題名のアラビアンナイトは大して意味がなく、事件の舞台となる博物館にアラビアからの骨董品が展示されており、凶器がアラビア風の短剣であったことに由来する。
あっ、もしかしてこれはカー版国名シリーズ!?

No.8 2点 囁く影- ジョン・ディクスン・カー 2008/11/23 22:34
いやあ、結局、この物語で語りたかった事は何なのか、よく解らなかった。
不可能状況、不可解状況を作り出すためにわざわざ登場人物達を歪曲したような感が強く、興醒めした。
吸血鬼云々の件も、強引に怪奇色を出しているような、取って付けた感が強いし・・・。
物語に牽引力があれば、もっと面白く読めたのだろうけど。

No.7 8点 帽子収集狂事件- ジョン・ディクスン・カー 2008/11/21 23:27
これはひたすらその突拍子の無さに驚愕した作品。
当時ミステリ初心者だった私は、フェル博士が導いた真相に唖然とした。
こんなこと考えるのは、カー、ホンマ、アンタしかおらんわ!
バカミスともいうべき作品だが、こういうケレン味が読後十数年経っても、妙な味わいを残させる。

しかし原題は“The Mad Hatter Mystery”。

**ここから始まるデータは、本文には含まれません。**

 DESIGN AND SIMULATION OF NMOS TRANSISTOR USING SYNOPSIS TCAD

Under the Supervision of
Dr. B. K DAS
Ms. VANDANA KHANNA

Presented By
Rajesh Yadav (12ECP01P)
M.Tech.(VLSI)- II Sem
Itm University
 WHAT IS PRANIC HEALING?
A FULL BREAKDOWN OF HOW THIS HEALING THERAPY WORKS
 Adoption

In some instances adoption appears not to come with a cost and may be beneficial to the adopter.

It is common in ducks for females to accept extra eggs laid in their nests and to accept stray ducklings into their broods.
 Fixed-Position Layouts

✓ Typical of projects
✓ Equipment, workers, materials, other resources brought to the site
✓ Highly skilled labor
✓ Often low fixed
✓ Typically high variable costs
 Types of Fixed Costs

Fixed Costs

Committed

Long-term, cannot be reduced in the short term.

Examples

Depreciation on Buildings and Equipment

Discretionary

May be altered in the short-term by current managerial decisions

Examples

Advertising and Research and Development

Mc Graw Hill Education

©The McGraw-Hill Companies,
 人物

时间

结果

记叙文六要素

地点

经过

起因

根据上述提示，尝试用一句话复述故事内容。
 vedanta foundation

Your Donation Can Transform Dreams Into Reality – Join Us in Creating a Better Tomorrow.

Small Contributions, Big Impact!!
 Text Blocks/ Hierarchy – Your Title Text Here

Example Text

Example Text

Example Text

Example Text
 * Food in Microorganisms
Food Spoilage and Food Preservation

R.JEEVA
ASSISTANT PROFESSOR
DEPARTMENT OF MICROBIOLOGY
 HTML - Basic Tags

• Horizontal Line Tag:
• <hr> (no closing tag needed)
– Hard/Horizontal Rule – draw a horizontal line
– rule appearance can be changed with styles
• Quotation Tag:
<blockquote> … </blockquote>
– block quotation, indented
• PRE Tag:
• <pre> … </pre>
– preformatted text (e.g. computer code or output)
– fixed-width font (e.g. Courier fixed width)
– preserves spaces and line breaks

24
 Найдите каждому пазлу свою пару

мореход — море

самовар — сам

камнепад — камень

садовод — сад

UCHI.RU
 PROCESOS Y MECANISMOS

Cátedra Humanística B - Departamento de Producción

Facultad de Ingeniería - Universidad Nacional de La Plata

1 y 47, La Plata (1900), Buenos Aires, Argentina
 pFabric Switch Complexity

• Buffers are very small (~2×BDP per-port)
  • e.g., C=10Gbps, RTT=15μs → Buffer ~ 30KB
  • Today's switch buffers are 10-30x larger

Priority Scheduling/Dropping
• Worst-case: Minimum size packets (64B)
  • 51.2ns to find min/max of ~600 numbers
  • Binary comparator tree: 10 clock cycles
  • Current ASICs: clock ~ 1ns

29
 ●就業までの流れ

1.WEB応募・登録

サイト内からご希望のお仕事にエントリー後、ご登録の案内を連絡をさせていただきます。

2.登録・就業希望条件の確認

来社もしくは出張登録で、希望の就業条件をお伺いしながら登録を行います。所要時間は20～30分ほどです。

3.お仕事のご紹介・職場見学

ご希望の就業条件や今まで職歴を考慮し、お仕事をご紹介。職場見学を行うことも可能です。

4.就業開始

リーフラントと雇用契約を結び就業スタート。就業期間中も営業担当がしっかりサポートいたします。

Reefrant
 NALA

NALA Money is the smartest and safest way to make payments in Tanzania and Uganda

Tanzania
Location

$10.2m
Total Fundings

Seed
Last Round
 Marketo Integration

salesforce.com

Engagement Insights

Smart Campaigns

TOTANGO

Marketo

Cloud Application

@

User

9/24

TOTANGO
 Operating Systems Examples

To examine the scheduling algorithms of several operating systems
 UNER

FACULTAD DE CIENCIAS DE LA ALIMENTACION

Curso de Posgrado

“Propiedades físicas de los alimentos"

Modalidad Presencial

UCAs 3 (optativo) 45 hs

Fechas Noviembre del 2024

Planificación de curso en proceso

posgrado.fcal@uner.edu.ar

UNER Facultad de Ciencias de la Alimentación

これはクイーンの『Yの悲劇』と何か関係があるのだろうか?

No.6 9点 曲った蝶番- ジョン・ディクスン・カー 2008/11/20 22:28
カー作品でベスト3を選べと云われたら私は躊躇なくこの作品を選ぶだろう。
本作はカーのケレン味がふんだんに盛り込まれており、しかも驚愕の結末を迎えるという傑作だ。

とにかく導入部も素晴らしい。
イギリスの貴族の許に現れた1人の男。その男こそ、実はこの貴族の正統なる後継者であるというのだ。そして彼の語るタイタニック号沈没にまつわる人物入替り劇の話など、物語性にも富んでいる。

そして本作では「開かれた密室での殺人」とも云うべき、貴族の邸の庭で衆人環視の下、殺人が行われるのだが、この真相が想像するだにおぞましい驚愕の内容。
はっきり云って、この謎を解ける人はいないだろう。
中にはバカバカしくて唖然とする人もいるかもしれない(いや、ほとんどがそうかも?)
しかし私はこの真相をヴィジュアル的に想像した時になんともいえないおぞましさを感じ、読後しばし呆然とした。

好きな人は好きだし、隠れた傑作とも云われる作品だ。

No.5 5点 死時計- ジョン・ディクスン・カー 2008/11/18 23:01
本作はカーの語り口がスムースでなく、正直きちんと整理されているような印象はない。従って読書中、頭の中に霧が立ち込めたまま、終わりまで来てしまった、そんな感じがした。
事件自体もこじんまりとしており、佳作。


以下ちくっとネタバレ。

ただ、この作品はやはりアンフェアだと思う。
一番冒頭で探偵自身で語られている、ほぼ証言に近い内容が後半になって覆され、それがそのまま犯人に繋がるのだから。